Well, the husband is working through lunch again, so I guess no outfit picture until after five, AGAIN. Oh well. I am liking this blogging thing. I am liking the documenting-a-little-about-every-day thing.
The fashion blogging thing- I am having some thoughts about that. And I guess to describe them, I first need to tangent off to where those thoughts originated. Conversations like this:
Me: I want to do something.
McKay: Then do something.
McKay: What do you love?
Me: I don't know...
(I really did know what I loved). I think for some people, the married-them is just a continuation of the single-them. They keep doing what they do, they keep saying what they say and keep loving what they love. For me, it wasn't that 'smooth.' Before I got married, I focused a lot on the married-me. The wife, the mom, and all that that entailed. That's normal, I think. I mean, how could you not fantasize about married life when you have a hot fiance you're in love with and how could you not imagine being a mom to cute little kids someday? The problem was, I felt like being those two things took precedence over who I was and that I suddenly needed to change a lot. In some ways, I think that's good. Lots of things get sacrificed when you become a wife, lots more when you become a mom. It's the "good, better, best" way of thinking. Sacrifice something good for something better. In other ways, it was hard. Because being who you are and who you are becoming, should mesh- and I didn't know how to mesh them.
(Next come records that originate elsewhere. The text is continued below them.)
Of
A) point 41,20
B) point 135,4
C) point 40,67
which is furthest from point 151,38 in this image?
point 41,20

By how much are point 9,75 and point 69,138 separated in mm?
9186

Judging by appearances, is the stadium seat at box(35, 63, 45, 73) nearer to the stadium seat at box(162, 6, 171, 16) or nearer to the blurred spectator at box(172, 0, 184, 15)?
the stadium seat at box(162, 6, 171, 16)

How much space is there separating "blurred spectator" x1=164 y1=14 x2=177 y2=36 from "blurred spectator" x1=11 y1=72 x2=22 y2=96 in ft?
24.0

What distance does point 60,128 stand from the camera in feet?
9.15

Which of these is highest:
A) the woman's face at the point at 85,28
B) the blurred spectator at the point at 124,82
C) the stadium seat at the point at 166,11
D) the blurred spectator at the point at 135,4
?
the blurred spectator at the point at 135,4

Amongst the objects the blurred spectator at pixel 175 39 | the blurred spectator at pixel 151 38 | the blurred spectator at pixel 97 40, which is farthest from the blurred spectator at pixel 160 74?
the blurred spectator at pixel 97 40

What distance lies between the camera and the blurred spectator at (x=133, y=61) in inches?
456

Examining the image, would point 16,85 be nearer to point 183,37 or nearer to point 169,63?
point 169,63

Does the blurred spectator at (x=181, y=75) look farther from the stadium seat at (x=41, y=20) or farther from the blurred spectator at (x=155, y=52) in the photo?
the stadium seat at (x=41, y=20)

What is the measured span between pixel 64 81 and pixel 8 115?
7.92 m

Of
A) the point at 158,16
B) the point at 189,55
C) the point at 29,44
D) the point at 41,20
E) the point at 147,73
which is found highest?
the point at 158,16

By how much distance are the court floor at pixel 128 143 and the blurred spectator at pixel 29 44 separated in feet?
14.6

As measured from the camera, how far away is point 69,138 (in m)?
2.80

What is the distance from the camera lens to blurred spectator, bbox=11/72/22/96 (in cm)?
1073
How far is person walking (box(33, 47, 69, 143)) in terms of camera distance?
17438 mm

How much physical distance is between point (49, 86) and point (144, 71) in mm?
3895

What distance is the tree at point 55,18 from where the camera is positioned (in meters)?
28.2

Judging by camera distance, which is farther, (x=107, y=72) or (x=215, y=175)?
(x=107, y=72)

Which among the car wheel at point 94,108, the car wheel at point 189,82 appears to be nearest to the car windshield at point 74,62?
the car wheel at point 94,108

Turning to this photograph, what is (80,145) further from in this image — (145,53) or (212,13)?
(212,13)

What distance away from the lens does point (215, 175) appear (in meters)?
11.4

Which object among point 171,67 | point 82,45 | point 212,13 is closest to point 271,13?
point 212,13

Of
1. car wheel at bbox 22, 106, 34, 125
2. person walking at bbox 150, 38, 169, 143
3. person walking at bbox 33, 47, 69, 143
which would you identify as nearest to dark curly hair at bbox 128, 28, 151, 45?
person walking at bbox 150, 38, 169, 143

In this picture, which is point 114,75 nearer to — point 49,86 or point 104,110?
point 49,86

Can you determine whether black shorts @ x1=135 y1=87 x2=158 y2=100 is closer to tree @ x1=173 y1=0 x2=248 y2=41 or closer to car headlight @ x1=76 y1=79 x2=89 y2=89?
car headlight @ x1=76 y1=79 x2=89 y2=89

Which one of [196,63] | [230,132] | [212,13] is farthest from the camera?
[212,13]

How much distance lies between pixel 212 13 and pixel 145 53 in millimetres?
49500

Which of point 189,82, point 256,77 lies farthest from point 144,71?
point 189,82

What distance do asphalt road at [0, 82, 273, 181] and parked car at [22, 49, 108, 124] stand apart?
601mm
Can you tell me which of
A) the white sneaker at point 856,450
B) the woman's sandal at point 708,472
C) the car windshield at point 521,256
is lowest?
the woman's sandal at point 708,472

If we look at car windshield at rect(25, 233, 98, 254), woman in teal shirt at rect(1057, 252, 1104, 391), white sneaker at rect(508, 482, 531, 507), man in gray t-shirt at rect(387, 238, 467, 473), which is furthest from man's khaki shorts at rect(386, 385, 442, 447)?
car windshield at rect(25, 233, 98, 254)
So I thought: since I'm married now, do I have to have a passion for cooking or sewing? And since then, I've learned this: definitely not, because that's not what makes me a wife or a mom.
The outcome is this,
The outcome is this,
Married life- love it. Mom life- love even MORE. Cooking? Like it. Folding laundry? Hate it. Kissing husband after work? LOVE it. Snuggling baby in the morning? Favorite thing.
Doing something I love even when it doesn't fit into the "wife/mom" category in my head? Required.
And this, you guys, is why I am doing a fashion blog at the moment. Because it's fun and I want to.
Pictures on the road by our house? Awkward
Finally getting to wear cute clothes? Exciting
Brothers think it's weird? Probably
Husband says 'daaang' sometimes? Awesome
Doing something just because it's me? Needed.